Please repeat every item below word for word, omitting the pictures.

— START DATA FOR THIS EXERCISE —

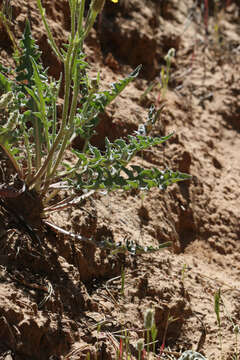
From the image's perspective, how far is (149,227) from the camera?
8.18 ft

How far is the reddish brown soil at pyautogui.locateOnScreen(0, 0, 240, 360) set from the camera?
1748 millimetres

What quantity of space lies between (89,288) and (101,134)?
1073mm

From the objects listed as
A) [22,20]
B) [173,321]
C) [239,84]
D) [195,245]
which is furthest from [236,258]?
[22,20]

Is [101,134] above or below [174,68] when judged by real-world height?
below

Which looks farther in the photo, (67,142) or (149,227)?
(149,227)

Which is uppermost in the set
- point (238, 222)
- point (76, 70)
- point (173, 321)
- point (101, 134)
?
point (76, 70)

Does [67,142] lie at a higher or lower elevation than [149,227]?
higher

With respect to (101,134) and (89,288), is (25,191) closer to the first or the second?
(89,288)

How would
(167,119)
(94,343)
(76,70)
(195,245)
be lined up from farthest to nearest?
(167,119)
(195,245)
(76,70)
(94,343)

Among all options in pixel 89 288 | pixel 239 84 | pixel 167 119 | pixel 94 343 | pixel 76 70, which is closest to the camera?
pixel 94 343

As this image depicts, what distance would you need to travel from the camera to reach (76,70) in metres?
1.89

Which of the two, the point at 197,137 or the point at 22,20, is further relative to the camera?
the point at 197,137

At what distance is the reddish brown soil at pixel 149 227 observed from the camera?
68.8 inches

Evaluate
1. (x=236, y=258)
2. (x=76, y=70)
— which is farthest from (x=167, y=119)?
(x=76, y=70)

— END DATA FOR THIS EXERCISE —

* **OUTPUT**
From the image's perspective, how far is (149,227) from the camera?
8.18 ft

How far is the reddish brown soil at pyautogui.locateOnScreen(0, 0, 240, 360) set from the camera?
1748 millimetres

What quantity of space lies between (89,288) and (101,134)?
1073mm

From the objects listed as
A) [22,20]
B) [173,321]
C) [239,84]
D) [195,245]
which is furthest from [236,258]?
[22,20]

Is [101,134] above or below [174,68] when judged by real-world height?
below

Which looks farther in the photo, (67,142) or (149,227)?
(149,227)

Which is uppermost in the set
- point (238, 222)
- point (76, 70)
- point (173, 321)
- point (101, 134)
?
point (76, 70)

Does [67,142] lie at a higher or lower elevation than [149,227]?
higher

With respect to (101,134) and (89,288), is (25,191) closer to the first or the second?
(89,288)

How would
(167,119)
(94,343)
(76,70)
(195,245)
be lined up from farthest to nearest?
(167,119)
(195,245)
(76,70)
(94,343)

Among all options in pixel 89 288 | pixel 239 84 | pixel 167 119 | pixel 94 343 | pixel 76 70, which is closest to the camera?
pixel 94 343

As this image depicts, what distance would you need to travel from the camera to reach (76,70) in metres?
1.89

Which of the two, the point at 197,137 or the point at 22,20, is further relative to the camera?
the point at 197,137

At what distance is the reddish brown soil at pixel 149 227 observed from the camera?
68.8 inches

Evaluate
1. (x=236, y=258)
2. (x=76, y=70)
— which is farthest from (x=167, y=119)?
(x=76, y=70)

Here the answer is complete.